[[ Supplied information, beginning ]]

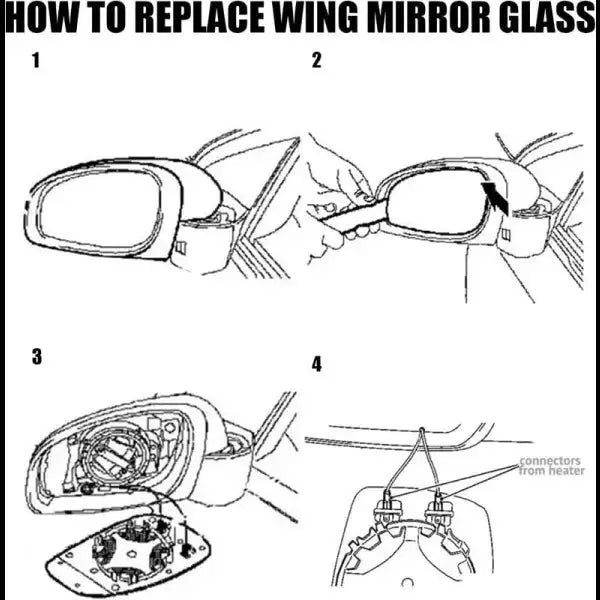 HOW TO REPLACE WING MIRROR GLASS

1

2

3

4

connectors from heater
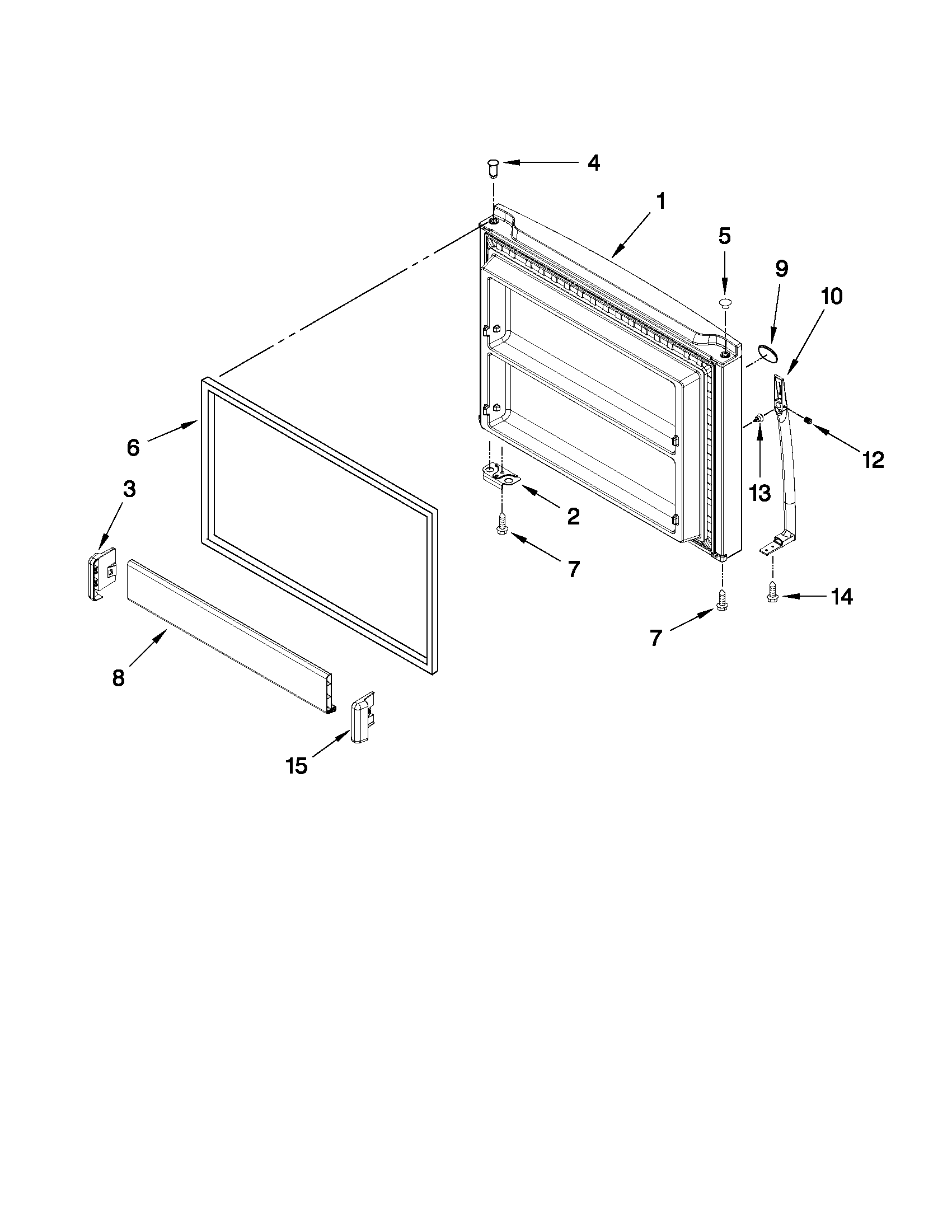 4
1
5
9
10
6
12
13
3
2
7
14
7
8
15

[[ Supplied information, end ]]
[[ Supplied information, beginning ]]

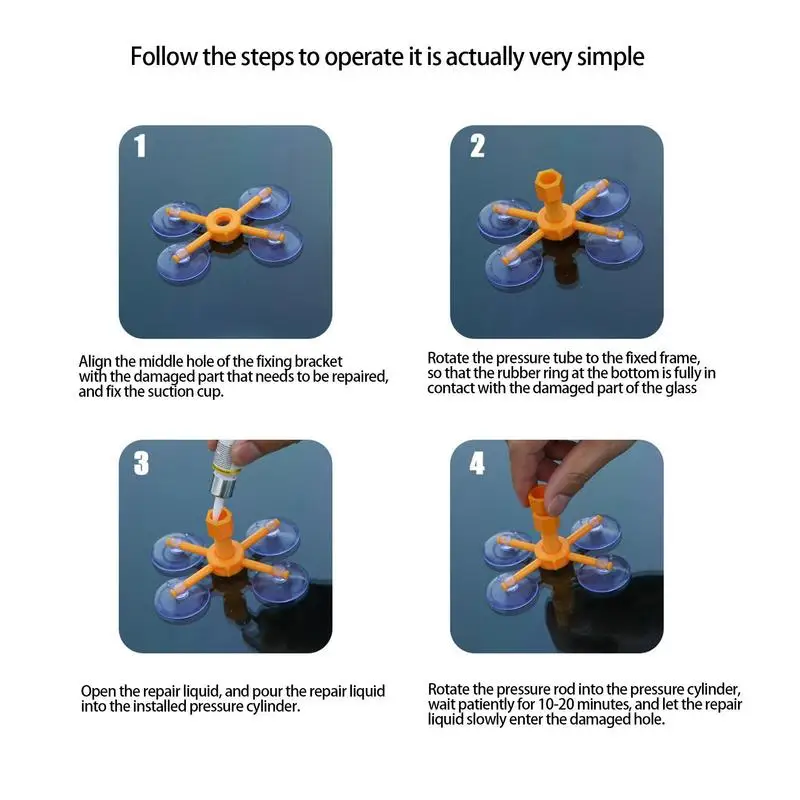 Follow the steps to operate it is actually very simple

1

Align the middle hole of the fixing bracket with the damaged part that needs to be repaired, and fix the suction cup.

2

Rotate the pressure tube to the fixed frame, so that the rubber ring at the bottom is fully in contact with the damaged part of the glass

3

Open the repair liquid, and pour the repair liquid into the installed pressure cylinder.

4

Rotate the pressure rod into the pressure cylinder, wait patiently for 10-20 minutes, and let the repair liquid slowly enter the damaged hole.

[[ Supplied information, end ]]

Read through the data and copy every line where "into" shows up.

Open the repair liquid, and pour the repair liquid into the installed pressure cylinder.
Rotate the pressure rod into the pressure cylinder, wait patiently for 10-20 minutes, and let the repair liquid slowly enter the damaged hole.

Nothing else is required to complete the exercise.